The more significant example in the Green plan is the scale of disruption being proposed in the electricity sector in a single bullet point: a requirement for fully renewable generation by 2030, with the definition of renewables not including nuclear power. That would mean shutting down the lion’s share of generation in Alberta and Saskatchewan and a large share in other provinces including Ontario. Their commitment this time around is more aggressive than commitments made in 2019 and 2030 is now only a little more than eight years away. And, no matter how often you say the word emergency, electricity generation remains almost entirely under provincial jurisdiction. They might as well write that they’re going to give us each a fairy godmother which, come to think of it, would come in handy if we’re going to create a national electricity transmission corridor and build intertie lines across the country by next Tuesday.
These three platforms each fail to wrestle with or even to acknowledge the biggest challenge to climate policy in Canada: that a lot of what needs to be done lies within provincial jurisdiction and the tools at the disposal of the federal government are relatively limited. One party knows this well, and bears the scars to prove it: the Trudeau Liberals.
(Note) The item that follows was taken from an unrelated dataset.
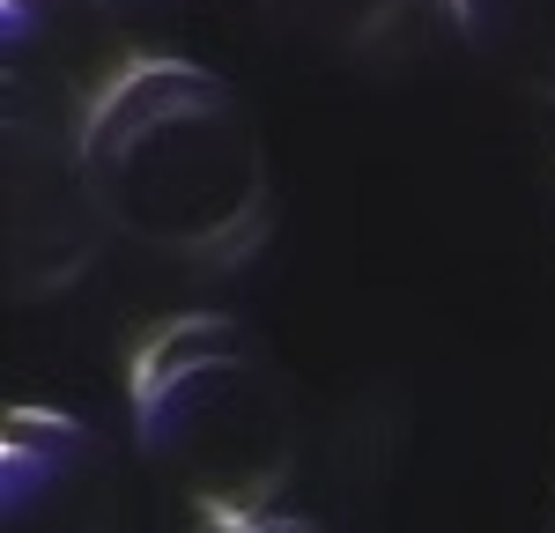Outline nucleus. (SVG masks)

National carbon pricing policy, meaningful consideration of climate change in major project approvals (the much-maligned Bill c-69), and regulatory standards for clean fuels each faced, or in some cases still face, concerted opposition from provincial governments. The Trudeau government had to fight for every inch of their policy progress in the courts, in the election campaigns of 2015 and 2019, and almost every day in between. And, at every step, they were fighting The Resistance – the coalition of conservative provincial premiers and their allies in the opposition and Senate benches in Ottawa committed to stopping progress on climate policy in Canada. And they are prepared to continue to do so. The others? They either ignore the issue or, in the case of O’Toole’s Conservatives, promise to let the premiers drive the bus. You can bet the bus won’t be electric.
The Liberals have used all the advantages of incumbency to build their platform. Their proposals have, largely, been tested and modelled by the machinery of government. The Liberal plan isn’t perfect and it too has some unanswered questions in terms of policy implementation, but the answer to the biggest question in Canadian climate policy has already been answered. We know that Justin Trudeau and those around him are willing to fight for these policies, and that they understand the roles of the provinces while also embracing the role of the federal government in legislating for the country as a whole. Those who wish to take their place fail on at least one of those two measures, and all the ambition in the world won’t get you meaningful climate policy in Canada if you don’t tick both of those boxes.
If climate change is your issue, you should vote for the party that understands both the challenge of climate change and the path to a solution. In this election, that’s the Liberals.